After giving due notice to the developer, the buyer may stop further payments and choose either of these remedies:

  1. Cancel the transaction and demand reimbursement of the qualifying amounts already paid, with legal interest; or
  2. Continue with the purchase but suspend installments until the developer completes its obligations.

The choice belongs to the buyer, not the developer. A developer cannot force a delayed buyer to accept another unit, transfer to a different project, or remain in the contract when the legal requirements for a refund have been established. (Supreme Court E-Library)

A Delay Does Not Automatically Produce a Refund

Not every postponed turnover date immediately creates a right to cancel.

A buyer should first determine the legally controlling completion date. This may involve several documents:

  • The turnover date stated in the reservation agreement or Contract to Sell;
  • Any contractual grace period;
  • The project’s License to Sell;
  • The approved development or work program;
  • An extension of time granted by the former HLURB or the current Department of Human Settlements and Urban Development;
  • Written amendments accepted by the buyer; and
  • Government suspension orders or genuine force majeure events.

A marketing representative may have promised “turnover by December 2026,” while the signed contract provides a six-month grace period. The DHSUD-approved development schedule may contain a different completion deadline. These dates must be compared before concluding that the developer is legally in delay.

Contractual grace periods are not unlimited. A clause allowing the developer to extend turnover indefinitely for “economic conditions,” “business considerations,” or any event it chooses may be challenged if it effectively removes the protections of PD 957. Section 33 declares void any contract provision that waives compliance with the decree. (Supreme Court E-Library)

What Counts as Developer Failure Under PD 957?

A strong refund claim commonly involves one or more of the following:

  • The building was not completed by the approved deadline.
  • Construction stopped for a prolonged period.
  • The developer repeatedly moved the turnover date without a legally valid basis.
  • The unit was offered for turnover, but the building remained materially incomplete.
  • Essential utilities, access roads, elevators, fire-safety systems, water supply, or electrical facilities were unavailable.
  • Promised amenities forming part of the approved plan or sales warranties were not completed.
  • The delivered unit materially differed from the approved plans or contractual specifications.
  • The project was abandoned, suspended, or placed under receivership.
  • The developer failed to secure or maintain required regulatory approvals.
  • The developer obtained an extension only after the buyer’s right to a refund had already accrued.

Section 19 of PD 957 also makes developers answerable for facilities and improvements represented in brochures, advertisements, and other sales materials. These representations may become enforceable sales warranties, especially when they influenced the buyer’s decision to purchase. (Supreme Court E-Library)
☆ ☆ ☆ ☆ ☆
■ SHORT EXERCISE 1:
Shorten the paragraph beginning "Contractual grace periods are not unlimited" from the passage on developer delay and refunds, keeping its main facts.
■ SHORT EXERCISE 2:
Pick up the passage on developer delay and refunds after its last sentence and keep writing.
The records after this point are separate material from the passage on developer delay and refunds.
☆ ☆ ☆ ☆ ☆
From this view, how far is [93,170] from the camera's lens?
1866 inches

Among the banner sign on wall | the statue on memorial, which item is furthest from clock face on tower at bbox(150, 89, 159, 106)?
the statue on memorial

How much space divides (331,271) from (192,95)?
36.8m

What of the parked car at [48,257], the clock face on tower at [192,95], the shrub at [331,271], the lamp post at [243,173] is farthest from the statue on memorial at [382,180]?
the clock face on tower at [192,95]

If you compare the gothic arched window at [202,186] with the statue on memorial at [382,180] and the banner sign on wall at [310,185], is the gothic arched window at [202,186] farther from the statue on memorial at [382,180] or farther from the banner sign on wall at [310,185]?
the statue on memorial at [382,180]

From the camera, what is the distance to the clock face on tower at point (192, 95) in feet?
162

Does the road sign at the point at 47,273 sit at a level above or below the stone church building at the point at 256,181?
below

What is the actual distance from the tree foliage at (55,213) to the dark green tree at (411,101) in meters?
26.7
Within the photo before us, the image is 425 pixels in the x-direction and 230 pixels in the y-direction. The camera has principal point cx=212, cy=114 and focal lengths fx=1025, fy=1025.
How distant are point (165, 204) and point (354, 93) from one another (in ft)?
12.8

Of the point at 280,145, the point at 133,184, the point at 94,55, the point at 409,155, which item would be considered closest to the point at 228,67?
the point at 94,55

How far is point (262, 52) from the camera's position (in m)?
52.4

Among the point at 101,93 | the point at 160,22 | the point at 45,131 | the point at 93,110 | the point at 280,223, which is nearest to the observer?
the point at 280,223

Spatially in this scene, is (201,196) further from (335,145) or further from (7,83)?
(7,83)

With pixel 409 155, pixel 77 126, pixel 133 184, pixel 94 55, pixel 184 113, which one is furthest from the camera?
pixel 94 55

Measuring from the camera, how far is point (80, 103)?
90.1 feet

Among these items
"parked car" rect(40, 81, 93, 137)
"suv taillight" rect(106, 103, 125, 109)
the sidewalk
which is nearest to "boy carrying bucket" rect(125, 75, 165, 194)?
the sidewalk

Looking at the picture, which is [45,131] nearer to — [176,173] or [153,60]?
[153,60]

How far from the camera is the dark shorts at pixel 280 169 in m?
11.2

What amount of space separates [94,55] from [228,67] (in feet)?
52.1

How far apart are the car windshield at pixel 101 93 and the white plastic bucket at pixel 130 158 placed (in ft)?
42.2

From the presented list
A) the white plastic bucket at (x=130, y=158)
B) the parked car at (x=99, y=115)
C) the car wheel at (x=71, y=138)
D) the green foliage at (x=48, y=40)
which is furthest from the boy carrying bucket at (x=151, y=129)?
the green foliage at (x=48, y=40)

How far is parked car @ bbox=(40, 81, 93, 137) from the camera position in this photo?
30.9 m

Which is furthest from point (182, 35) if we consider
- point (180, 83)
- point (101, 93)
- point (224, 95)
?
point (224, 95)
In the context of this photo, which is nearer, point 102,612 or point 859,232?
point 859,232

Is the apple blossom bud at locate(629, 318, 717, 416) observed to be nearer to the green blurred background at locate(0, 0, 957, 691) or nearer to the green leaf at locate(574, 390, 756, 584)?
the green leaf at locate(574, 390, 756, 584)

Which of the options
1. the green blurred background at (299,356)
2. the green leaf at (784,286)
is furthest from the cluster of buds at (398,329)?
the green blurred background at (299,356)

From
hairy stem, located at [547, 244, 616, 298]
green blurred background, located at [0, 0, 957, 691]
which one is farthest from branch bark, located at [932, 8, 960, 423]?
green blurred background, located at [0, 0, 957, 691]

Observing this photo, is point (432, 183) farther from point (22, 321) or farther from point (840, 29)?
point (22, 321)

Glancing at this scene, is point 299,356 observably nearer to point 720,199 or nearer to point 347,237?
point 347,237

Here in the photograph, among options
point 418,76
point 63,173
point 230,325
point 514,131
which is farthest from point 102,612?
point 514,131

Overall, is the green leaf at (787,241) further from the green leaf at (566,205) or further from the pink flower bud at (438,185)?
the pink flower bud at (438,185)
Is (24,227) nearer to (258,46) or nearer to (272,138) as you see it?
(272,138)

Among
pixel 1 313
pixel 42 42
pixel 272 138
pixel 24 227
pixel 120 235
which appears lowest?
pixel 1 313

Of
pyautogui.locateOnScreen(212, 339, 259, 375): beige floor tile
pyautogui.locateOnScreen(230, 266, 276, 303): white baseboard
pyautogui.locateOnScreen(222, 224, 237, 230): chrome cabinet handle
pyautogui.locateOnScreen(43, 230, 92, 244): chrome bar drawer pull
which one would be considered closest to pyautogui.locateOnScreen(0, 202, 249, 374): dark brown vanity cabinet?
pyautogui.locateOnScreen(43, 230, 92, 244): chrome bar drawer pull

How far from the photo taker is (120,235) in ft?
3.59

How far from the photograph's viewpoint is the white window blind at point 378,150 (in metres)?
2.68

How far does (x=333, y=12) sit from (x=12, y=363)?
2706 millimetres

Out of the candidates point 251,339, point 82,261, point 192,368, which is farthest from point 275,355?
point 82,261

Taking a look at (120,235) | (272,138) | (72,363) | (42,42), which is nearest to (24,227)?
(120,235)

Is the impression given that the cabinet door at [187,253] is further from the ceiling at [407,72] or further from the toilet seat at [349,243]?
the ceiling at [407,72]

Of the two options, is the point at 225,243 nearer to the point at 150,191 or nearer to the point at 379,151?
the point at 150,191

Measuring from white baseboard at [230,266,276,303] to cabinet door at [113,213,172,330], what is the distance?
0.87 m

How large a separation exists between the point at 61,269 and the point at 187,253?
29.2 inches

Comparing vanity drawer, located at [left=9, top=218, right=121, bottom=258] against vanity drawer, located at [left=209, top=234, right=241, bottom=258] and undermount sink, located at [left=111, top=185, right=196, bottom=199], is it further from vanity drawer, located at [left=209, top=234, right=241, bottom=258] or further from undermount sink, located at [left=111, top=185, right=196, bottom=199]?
☆ ☆ ☆ ☆ ☆
■ EXERCISE ANSWER 1:
Contractual grace periods have limits. A clause letting the developer extend turnover indefinitely for "economic conditions," "business considerations," or any event it chooses may be challenged if it effectively strips away PD 957's protections, because Section 33 voids any contract provision that waives compliance with the decree.

■ EXERCISE ANSWER 2:
Incomplete amenities can matter

A developer may argue that the individual unit is habitable even though the swimming pool, parking area, playground, elevators, access facilities, or other common amenities remain unfinished.

The Supreme Court’s ruling in Phinma Property Holdings Corporation v. Rivera, G.R. No. 261877 confirms that “substantial completion” does not necessarily satisfy PD 957. The Court upheld the buyer’s refund remedy where the project and promised amenities were not completed within the required period. It also ruled that a later regulatory extension did not erase buyer rights that had already accrued. (Supreme Court E-Library)

Developer Delay Versus Buyer Cancellation: PD 957 and the Maceda Law

Many buyers are incorrectly told that every condominium refund is limited to 50% under the Maceda Law. That is not correct.

Republic Act No. 6552, or the Realty Installment Buyer Protection Act, usually applies when the buyer defaults or voluntarily withdraws for reasons not caused by the developer’s failure.

PD 957 applies when the buyer stops paying because the developer failed to complete or develop the project as legally required.

Situation Main legal basis Possible refund
Developer failed to complete the project on time PD 957, Sections 20 and 23 Qualifying purchase payments, with legal interest
Buyer voluntarily changed their mind RA 6552 or the contract Usually subject to Maceda Law conditions and deductions
Buyer stopped paying because of financial difficulty RA 6552 Cash surrender value only if statutory requirements are met
Buyer paid less than two years and defaulted RA 6552, Section 4 Grace period, but no automatic statutory cash surrender value
Buyer paid at least two years and defaulted RA 6552, Section 3 At least 50% cash surrender value, potentially increasing after five years
Developer materially breached the contract apart from delay PD 957 and Civil Code principles Cancellation, restitution, interest, and possibly damages

Section 24 of PD 957 expressly states that RA 6552 governs buyer nonpayment only when the nonpayment is for reasons other than the developer’s failure to develop the project. (Supreme Court E-Library)

How Much Can the Buyer Recover?

Section 23 refers to reimbursement of the “total amount paid,” including amortization interest but excluding delinquency interest, plus interest at the legal rate.

This does not necessarily mean every peso the buyer spent in connection with the condominium.

Amounts commonly included

Depending on the evidence and how the charges were applied, recoverable amounts may include:

  • Down payment or equity;
  • Monthly installments applied to the purchase price;
  • Reservation money credited to the selling price;
  • Amortization interest already paid;
  • Purchase-price payments made through bank or Pag-IBIG financing; and
  • Other payments clearly forming part of the price of the unit.

Amounts that may be excluded

The Supreme Court clarified in Phinma v. Rivera that Section 23 is primarily concerned with payments for the purchase of the property. The Court excluded the buyer’s move-in charges and private improvement expenses because they were not amortization or purchase-price payments. (Supreme Court E-Library)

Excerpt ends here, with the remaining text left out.